**Trecho do texto**
##########

Estudantes da rede pública simulam júri sobre redução da maioridade penal em ação da Defensoria – Foto: Marcus-Bessa/DPE-AM

A formação cidadã e o exercício do debate democrático ganharam um espaço prático para dezenas de jovens na capital amazonense. Alunos do terceiro ano do Ensino Médio do Colégio Brasileiro Pedro Silvestre participaram do segundo encontro do projeto “Puxirum de Direitos – Plenário na Escola”, uma iniciativa da Defensoria Pública do Estado do Amazonas (DPE-AM).

A ação ocorreu na biblioteca do Instituto Cultural Brasil-Estados Unidos (ICBEU) e desafiou os estudantes a assumirem o papel de operadores do direito em um tema de grande impacto social.

Coordenado pelo defensor público Daniel Bettanin, o evento promoveu um júri simulado focado na discussão sobre a redução da maioridade penal.

Para guiar os trabalhos, foi apresentado o caso fictício de um jovem de 16 anos acusado de coautoria em um crime de homicídio qualificado.

A partir dos detalhes jurídicos apresentados, os alunos precisaram responder se a redução da maioridade penal deveria ser aprovada e se o jovem em questão deveria responder perante a Justiça comum como um adulto.

##########

**Para fazer**
1. No texto sobre o júri simulado, resuma em forma de lista o parágrafo que começa com "A formação cidadã e o exercício do debate democrático" e mantenha seus fatos principais.
2. Indique se cada afirmação concorda com o texto sobre o júri simulado. Responda sim ou não e cite as palavras do texto que decidem a resposta.
(a) O júri simulado foi coordenado pelo defensor público Daniel Bettanin.
(b) O caso fictício tratava de um jovem de 18 anos.
(c) A ação aconteceu no auditório do Colégio Brasileiro Pedro Silvestre.
3. Retorne, sem nenhuma alteração, tudo o que vai de "Para guiar os" até "como um adulto." no texto sobre o júri simulado.

**Dados disponíveis**
##########

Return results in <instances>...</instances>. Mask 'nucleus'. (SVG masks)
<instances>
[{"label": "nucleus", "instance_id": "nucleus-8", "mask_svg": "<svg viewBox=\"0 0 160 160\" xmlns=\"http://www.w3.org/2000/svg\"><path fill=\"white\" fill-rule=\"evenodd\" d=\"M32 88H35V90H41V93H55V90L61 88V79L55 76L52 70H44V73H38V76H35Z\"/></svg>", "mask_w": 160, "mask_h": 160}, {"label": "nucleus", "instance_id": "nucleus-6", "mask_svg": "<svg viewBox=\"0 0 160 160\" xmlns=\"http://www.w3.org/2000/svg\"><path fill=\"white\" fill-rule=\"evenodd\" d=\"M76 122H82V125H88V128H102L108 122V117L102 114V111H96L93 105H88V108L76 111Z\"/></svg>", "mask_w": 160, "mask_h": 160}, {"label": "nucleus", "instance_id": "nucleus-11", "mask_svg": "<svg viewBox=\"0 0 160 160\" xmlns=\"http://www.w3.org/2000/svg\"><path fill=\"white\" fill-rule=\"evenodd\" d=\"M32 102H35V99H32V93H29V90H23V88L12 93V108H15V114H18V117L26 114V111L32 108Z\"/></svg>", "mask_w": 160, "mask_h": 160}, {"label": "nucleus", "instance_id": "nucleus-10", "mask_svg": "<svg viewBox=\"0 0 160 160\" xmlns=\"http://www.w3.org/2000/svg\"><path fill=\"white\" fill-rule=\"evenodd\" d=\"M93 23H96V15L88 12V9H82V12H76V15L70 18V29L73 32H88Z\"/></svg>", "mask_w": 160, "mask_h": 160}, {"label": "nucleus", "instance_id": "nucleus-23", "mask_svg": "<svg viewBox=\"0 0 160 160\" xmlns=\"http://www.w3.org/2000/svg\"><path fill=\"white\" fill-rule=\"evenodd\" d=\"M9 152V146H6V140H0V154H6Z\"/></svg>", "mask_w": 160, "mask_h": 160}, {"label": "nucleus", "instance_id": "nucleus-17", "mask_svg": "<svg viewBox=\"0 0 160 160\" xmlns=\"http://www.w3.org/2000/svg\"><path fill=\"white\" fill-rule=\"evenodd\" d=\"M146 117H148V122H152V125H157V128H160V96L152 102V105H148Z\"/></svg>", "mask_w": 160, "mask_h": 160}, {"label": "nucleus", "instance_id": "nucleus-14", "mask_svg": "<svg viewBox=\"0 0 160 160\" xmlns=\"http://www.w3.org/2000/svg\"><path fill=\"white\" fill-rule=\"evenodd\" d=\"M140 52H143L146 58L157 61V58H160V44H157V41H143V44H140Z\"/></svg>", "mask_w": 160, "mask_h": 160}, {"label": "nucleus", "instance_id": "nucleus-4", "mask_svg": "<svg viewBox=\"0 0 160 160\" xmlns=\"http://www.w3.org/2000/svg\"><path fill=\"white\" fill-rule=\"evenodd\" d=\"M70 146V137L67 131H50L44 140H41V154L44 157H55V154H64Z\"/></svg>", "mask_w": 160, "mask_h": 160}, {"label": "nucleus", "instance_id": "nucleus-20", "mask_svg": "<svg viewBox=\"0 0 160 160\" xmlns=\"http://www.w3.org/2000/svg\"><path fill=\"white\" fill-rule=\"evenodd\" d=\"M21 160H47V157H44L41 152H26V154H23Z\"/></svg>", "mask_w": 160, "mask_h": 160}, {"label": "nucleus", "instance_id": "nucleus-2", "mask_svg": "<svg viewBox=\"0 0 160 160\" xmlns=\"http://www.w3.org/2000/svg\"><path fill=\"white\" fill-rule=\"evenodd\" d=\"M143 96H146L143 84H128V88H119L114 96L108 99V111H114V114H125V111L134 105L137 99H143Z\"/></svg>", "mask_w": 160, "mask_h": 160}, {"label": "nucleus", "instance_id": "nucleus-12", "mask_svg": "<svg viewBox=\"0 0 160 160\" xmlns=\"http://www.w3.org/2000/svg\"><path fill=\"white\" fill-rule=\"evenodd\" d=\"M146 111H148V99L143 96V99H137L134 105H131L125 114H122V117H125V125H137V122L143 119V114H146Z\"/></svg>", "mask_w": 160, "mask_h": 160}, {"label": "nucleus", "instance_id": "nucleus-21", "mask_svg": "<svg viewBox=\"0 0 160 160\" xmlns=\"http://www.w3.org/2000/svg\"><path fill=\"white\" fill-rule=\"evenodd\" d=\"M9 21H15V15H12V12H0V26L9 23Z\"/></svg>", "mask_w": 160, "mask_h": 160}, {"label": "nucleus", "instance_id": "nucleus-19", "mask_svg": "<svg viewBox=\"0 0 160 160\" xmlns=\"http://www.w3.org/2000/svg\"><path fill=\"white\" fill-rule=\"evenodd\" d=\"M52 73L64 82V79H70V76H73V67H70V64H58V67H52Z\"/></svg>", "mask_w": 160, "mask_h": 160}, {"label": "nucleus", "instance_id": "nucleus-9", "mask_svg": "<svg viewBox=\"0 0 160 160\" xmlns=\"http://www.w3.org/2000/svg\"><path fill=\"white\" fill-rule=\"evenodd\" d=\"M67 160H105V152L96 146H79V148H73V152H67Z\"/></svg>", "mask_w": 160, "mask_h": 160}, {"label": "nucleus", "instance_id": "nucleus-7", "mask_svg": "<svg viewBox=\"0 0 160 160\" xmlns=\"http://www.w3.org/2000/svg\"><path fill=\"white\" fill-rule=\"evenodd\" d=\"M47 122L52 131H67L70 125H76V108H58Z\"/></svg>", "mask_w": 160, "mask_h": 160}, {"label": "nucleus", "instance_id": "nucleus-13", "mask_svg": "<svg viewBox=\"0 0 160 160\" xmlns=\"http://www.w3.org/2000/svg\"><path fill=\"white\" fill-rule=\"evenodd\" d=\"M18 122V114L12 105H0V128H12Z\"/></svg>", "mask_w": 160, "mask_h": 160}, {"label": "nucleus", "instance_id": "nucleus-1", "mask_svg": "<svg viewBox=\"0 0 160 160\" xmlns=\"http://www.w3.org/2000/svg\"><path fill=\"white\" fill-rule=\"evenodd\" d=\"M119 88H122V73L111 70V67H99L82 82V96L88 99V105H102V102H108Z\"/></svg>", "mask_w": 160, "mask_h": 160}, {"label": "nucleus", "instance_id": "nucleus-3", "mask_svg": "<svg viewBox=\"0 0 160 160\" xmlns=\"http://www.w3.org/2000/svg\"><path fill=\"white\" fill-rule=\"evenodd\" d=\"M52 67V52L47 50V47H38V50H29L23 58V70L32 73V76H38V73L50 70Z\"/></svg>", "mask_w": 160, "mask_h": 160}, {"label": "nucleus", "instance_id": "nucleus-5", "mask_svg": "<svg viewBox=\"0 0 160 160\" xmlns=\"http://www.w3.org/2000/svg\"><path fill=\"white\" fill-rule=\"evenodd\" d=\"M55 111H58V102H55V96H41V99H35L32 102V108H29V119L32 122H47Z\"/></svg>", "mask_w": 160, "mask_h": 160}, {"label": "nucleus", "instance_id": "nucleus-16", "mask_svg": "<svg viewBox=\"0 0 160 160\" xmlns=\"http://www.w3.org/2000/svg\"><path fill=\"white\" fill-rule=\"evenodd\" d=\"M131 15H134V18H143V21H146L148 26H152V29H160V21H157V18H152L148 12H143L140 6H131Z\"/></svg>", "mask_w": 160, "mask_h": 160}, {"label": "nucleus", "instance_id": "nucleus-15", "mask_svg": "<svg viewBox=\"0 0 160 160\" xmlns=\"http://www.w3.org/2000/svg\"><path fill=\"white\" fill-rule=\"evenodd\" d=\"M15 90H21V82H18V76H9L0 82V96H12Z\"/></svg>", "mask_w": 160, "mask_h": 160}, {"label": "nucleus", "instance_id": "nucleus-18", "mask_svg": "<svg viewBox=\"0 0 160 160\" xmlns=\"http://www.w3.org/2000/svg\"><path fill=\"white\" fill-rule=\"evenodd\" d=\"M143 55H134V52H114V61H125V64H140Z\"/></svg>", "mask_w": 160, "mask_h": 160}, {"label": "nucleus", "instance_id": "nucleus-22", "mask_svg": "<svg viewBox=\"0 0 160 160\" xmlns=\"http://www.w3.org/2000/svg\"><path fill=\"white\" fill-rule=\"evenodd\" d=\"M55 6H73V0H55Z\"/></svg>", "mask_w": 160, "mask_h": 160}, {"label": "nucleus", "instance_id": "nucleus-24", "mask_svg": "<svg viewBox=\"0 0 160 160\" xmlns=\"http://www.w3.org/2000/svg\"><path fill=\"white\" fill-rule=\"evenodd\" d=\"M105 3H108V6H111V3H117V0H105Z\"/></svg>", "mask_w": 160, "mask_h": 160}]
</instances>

##########

**Respostas das atividades**
1.
- Dezenas de jovens da capital amazonense tiveram um espaço prático de formação cidadã e debate democrático.
- Os participantes eram alunos do terceiro ano do Ensino Médio do Colégio Brasileiro Pedro Silvestre.
- Eles participaram do segundo encontro do projeto "Puxirum de Direitos – Plenário na Escola".
- O projeto é uma iniciativa da Defensoria Pública do Estado do Amazonas (DPE-AM).

2.
(a) Sim: "Coordenado pelo defensor público Daniel Bettanin".
(b) Não: "o caso fictício de um jovem de 16 anos acusado de coautoria em um crime de homicídio qualificado".
(c) Não: "A ação ocorreu na biblioteca do Instituto Cultural Brasil-Estados Unidos (ICBEU)".

3.
Para guiar os trabalhos, foi apresentado o caso fictício de um jovem de 16 anos acusado de coautoria em um crime de homicídio qualificado.

A partir dos detalhes jurídicos apresentados, os alunos precisaram responder se a redução da maioridade penal deveria ser aprovada e se o jovem em questão deveria responder perante a Justiça comum como um adulto.